:: EXERCISE BRIEF ::
Reproduce every line of text in the data below word for word, leaving the pictures out of your answer.

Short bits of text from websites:

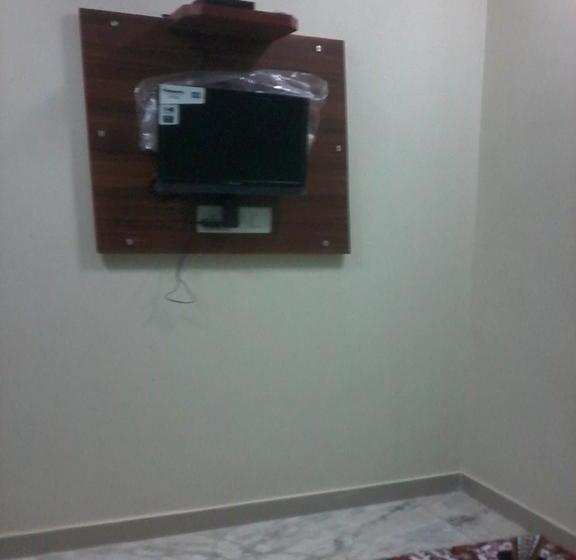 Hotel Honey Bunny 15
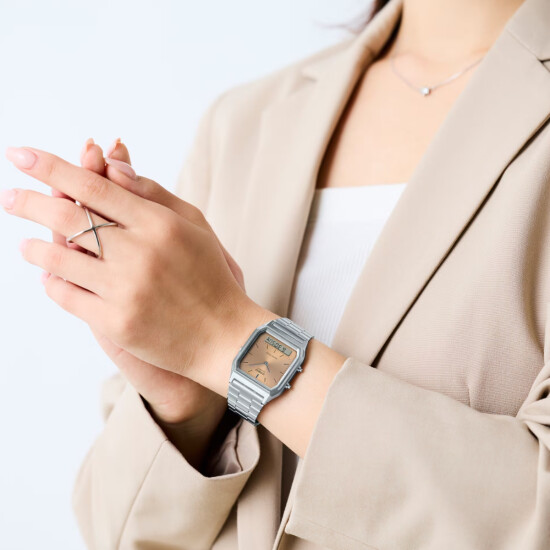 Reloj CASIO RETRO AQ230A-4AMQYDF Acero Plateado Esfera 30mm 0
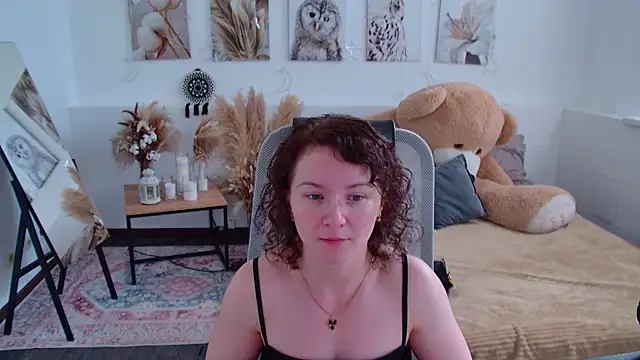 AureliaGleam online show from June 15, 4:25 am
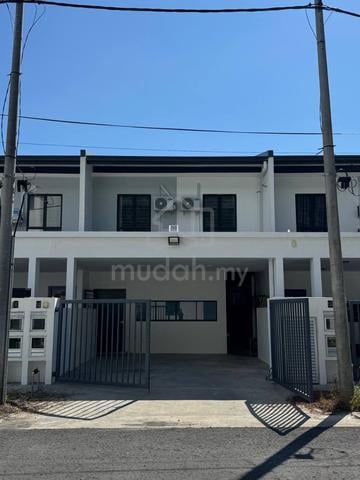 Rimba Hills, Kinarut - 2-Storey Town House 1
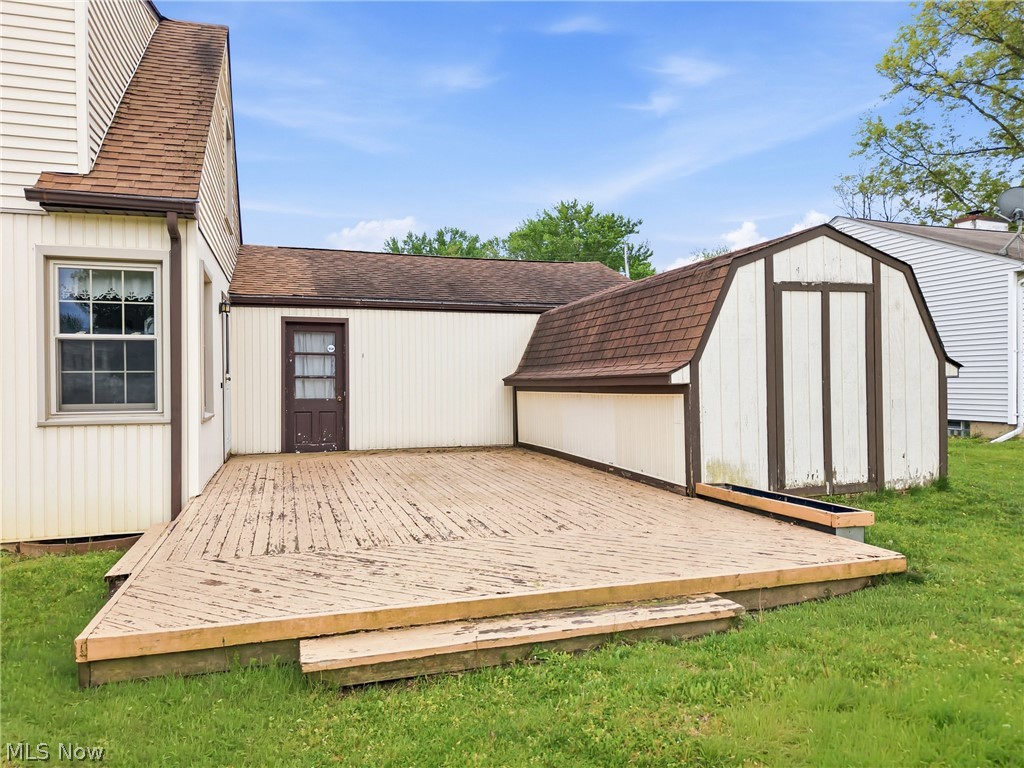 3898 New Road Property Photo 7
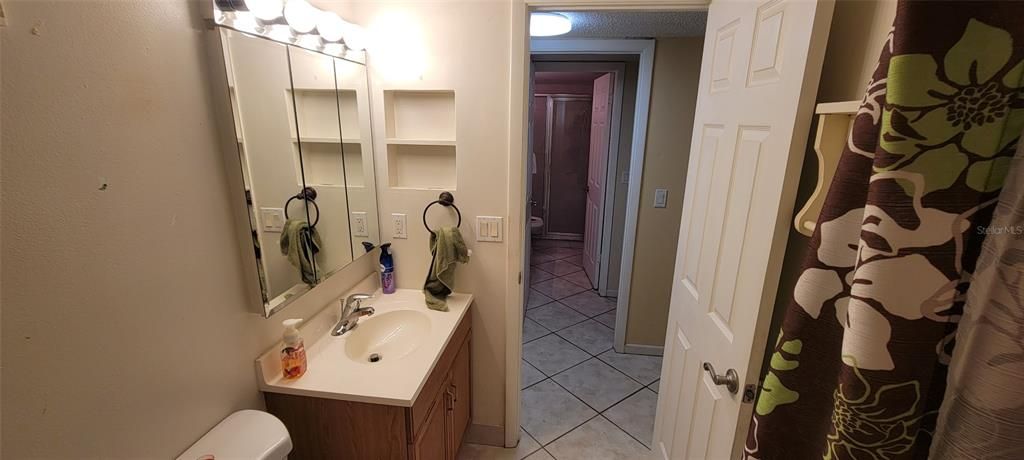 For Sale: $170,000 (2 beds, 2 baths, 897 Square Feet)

:: FINISHED TASK ::
 Hotel Honey Bunny 15
 Reloj CASIO RETRO AQ230A-4AMQYDF Acero Plateado Esfera 30mm 0
 AureliaGleam online show from June 15, 4:25 am
 Rimba Hills, Kinarut - 2-Storey Town House 1
 3898 New Road Property Photo 7
 For Sale: $170,000 (2 beds, 2 baths, 897 Square Feet)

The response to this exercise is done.